Even if Ross can prove the lyrics or the music are a substantial part of “Hustlin’”, he would still need to prove that LMFAO has in fact reproduced or copied his song, and that the similarity between his song and “Party Rock Anthem” isn’t simply a coincidence. Given the popularity of Ross’ hit in the US, LMFAO are likely to have heard it and given the close wording and rhythm of the way the phrase is performed in both songs, we think it likely that Ross could prove the similarity isn’t a mere coincidence.

If Ross could prove copyright infringement, in Australia a court would look at the loss suffered by Ross as a result of LMFAO’s infringement. But has the value of “Hustlin’” been adversely affected? The songs were released nearly five years apart and the similarity may have actually increased interest in the earlier “Hustlin’”. Ross could still argue that the value of copyright in “Hustlin’” depreciated due to the infringement, and a court may look at the fees that LMFAO should have paid in order to use Ross’ phrase lawfully.
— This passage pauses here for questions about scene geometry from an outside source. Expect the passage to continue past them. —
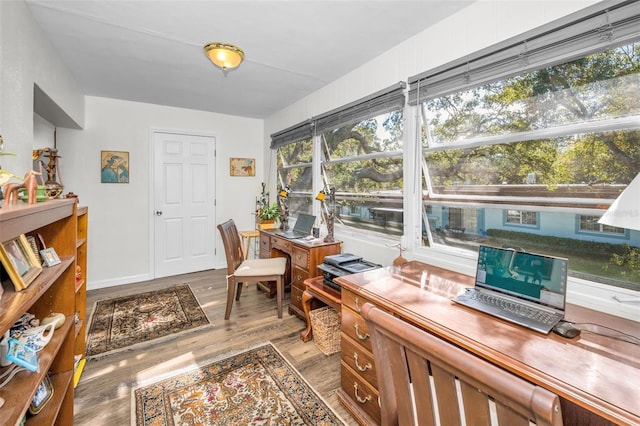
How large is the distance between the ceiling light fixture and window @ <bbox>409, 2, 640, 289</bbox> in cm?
140

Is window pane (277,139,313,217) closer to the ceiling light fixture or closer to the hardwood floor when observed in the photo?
the hardwood floor

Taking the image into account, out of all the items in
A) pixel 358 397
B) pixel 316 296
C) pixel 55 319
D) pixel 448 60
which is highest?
pixel 448 60

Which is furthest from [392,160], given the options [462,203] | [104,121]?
[104,121]

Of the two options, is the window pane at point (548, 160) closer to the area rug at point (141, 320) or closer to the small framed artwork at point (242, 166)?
the area rug at point (141, 320)

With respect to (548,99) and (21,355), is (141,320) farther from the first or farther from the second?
(548,99)

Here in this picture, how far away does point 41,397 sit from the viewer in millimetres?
1280

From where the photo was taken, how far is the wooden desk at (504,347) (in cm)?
81

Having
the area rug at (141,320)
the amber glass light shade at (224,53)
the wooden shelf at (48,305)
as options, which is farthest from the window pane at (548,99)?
the area rug at (141,320)

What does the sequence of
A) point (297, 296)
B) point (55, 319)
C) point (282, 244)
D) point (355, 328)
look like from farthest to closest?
point (282, 244) < point (297, 296) < point (355, 328) < point (55, 319)

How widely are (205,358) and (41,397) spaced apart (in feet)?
3.52

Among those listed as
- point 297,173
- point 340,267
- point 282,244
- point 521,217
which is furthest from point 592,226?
point 297,173

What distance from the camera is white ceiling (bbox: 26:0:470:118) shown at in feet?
6.35

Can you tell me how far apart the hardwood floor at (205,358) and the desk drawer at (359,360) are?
302 mm

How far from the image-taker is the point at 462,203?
6.64ft
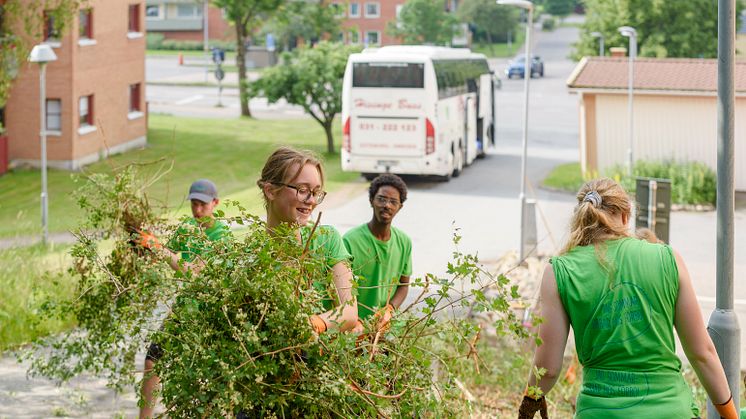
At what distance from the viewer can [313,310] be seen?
→ 418 cm

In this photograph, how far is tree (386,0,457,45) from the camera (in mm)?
79375

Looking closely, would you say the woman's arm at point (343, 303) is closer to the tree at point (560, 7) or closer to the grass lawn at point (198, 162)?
the grass lawn at point (198, 162)

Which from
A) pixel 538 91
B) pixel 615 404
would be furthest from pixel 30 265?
pixel 538 91

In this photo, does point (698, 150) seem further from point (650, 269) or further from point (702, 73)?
point (650, 269)

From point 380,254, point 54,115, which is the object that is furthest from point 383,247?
point 54,115

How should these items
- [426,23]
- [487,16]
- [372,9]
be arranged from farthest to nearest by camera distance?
[487,16]
[372,9]
[426,23]

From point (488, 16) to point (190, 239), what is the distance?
298 ft

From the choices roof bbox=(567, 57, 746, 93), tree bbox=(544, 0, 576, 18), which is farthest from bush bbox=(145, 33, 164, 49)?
roof bbox=(567, 57, 746, 93)

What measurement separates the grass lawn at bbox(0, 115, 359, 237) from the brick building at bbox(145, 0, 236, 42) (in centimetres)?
4397

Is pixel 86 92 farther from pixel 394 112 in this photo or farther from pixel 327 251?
pixel 327 251

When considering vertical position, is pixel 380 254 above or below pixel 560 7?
below

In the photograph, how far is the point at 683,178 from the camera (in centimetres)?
2970

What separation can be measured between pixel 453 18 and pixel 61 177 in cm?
4957

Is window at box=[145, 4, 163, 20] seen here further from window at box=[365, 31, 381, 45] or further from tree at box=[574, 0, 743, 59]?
tree at box=[574, 0, 743, 59]
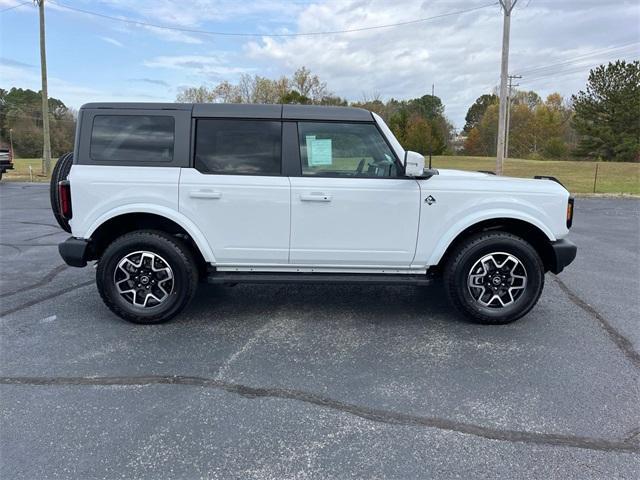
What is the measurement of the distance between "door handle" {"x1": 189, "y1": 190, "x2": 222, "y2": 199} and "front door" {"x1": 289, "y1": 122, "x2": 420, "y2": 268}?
2.16 ft

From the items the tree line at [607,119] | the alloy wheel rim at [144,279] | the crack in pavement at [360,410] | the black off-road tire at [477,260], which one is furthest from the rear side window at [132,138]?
the tree line at [607,119]

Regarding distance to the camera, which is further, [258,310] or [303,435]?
[258,310]

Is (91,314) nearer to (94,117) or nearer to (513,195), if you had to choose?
(94,117)

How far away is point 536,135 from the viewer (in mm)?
73875

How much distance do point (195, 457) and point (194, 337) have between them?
167cm

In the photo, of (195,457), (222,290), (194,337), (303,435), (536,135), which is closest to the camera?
(195,457)

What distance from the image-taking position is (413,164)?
13.4 feet

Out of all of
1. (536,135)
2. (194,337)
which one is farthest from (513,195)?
(536,135)

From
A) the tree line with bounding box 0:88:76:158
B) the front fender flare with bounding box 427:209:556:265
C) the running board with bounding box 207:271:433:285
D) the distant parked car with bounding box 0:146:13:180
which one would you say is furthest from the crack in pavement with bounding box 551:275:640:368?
the tree line with bounding box 0:88:76:158

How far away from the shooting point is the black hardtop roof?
4293mm

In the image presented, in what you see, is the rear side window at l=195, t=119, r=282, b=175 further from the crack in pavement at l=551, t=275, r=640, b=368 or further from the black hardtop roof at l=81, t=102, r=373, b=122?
the crack in pavement at l=551, t=275, r=640, b=368

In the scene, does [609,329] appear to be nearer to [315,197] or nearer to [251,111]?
[315,197]

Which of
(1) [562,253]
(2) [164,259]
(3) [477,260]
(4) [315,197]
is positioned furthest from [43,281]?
(1) [562,253]

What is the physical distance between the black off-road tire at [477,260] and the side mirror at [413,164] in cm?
80
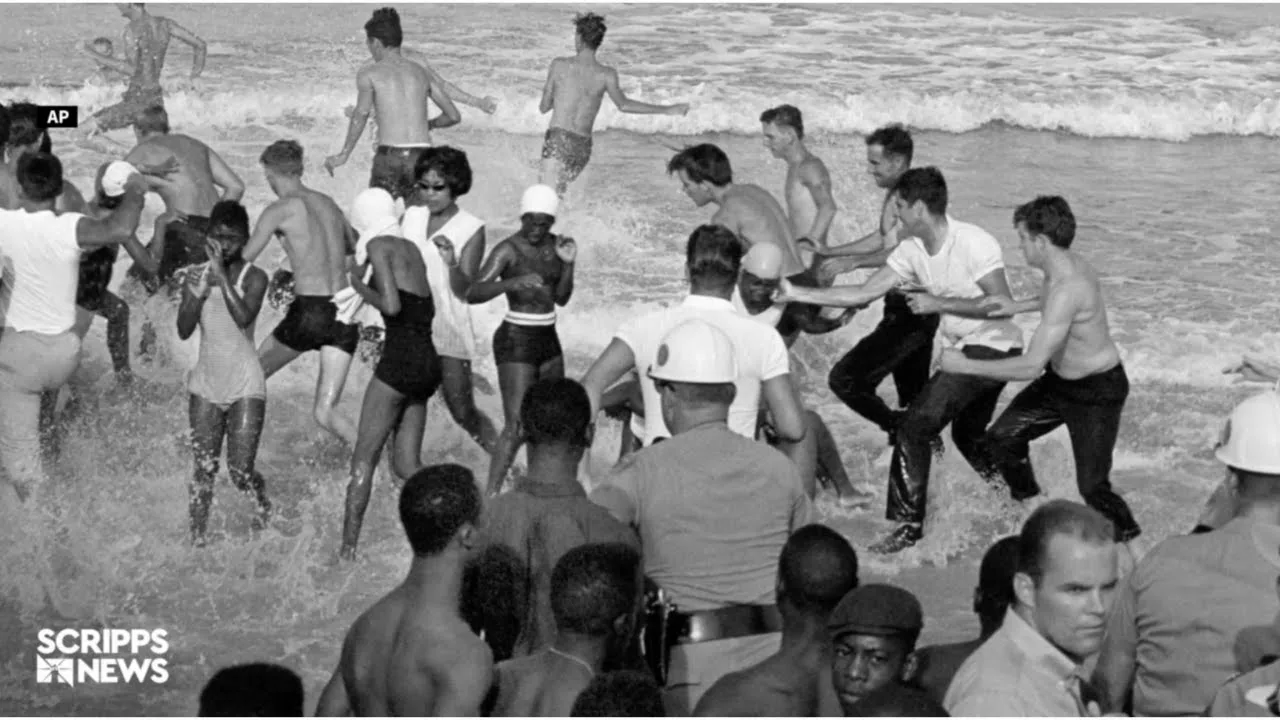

Although we’re no experts in US copyright law, a major difference between US and Australian copyright law is that there is currently no general “fair use” defence for copyright infringement in Australia (however the Australian Law Reform Commission has proposed to change this – see IP Whiteboard’s Anna Spies and Maurice Gonsalves’ alert about the proposals here). The Australian Copyright Act 1968 currently only allows “fair dealing” with copyrighted works for certain purposes such as research, study, criticism, parody, satire and reporting news – none of which are likely to apply in LMFAO’s case – whereas US copyright law allows for limited use of copyrighted materials without the permission of the copyright owner if the particular use is fair, which is broader than the current Australian position. Ross may well argue the fair use defence in the US proceedings.  

Interestingly, Ross is no stranger to legal disputes, having recently won a battle with former drug dealer “Freeway” Ricky Ross who had claimed Rick Ross appropriated his name and likeness. The proceedings also included Warner Bros. Records, Universal Music and Jay Z as defendants.